=== What the task asks ===
What does the data read, word for word, from the line containing "гомологичная рекомбинация" through its final line? Give those lines only.

=== Records for the exercise ===
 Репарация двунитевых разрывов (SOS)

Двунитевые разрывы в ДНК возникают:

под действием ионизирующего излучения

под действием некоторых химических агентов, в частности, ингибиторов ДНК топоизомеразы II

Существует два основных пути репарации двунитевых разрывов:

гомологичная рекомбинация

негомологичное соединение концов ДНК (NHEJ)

=== Solution for this task ===
гомологичная рекомбинация

негомологичное соединение концов ДНК (NHEJ)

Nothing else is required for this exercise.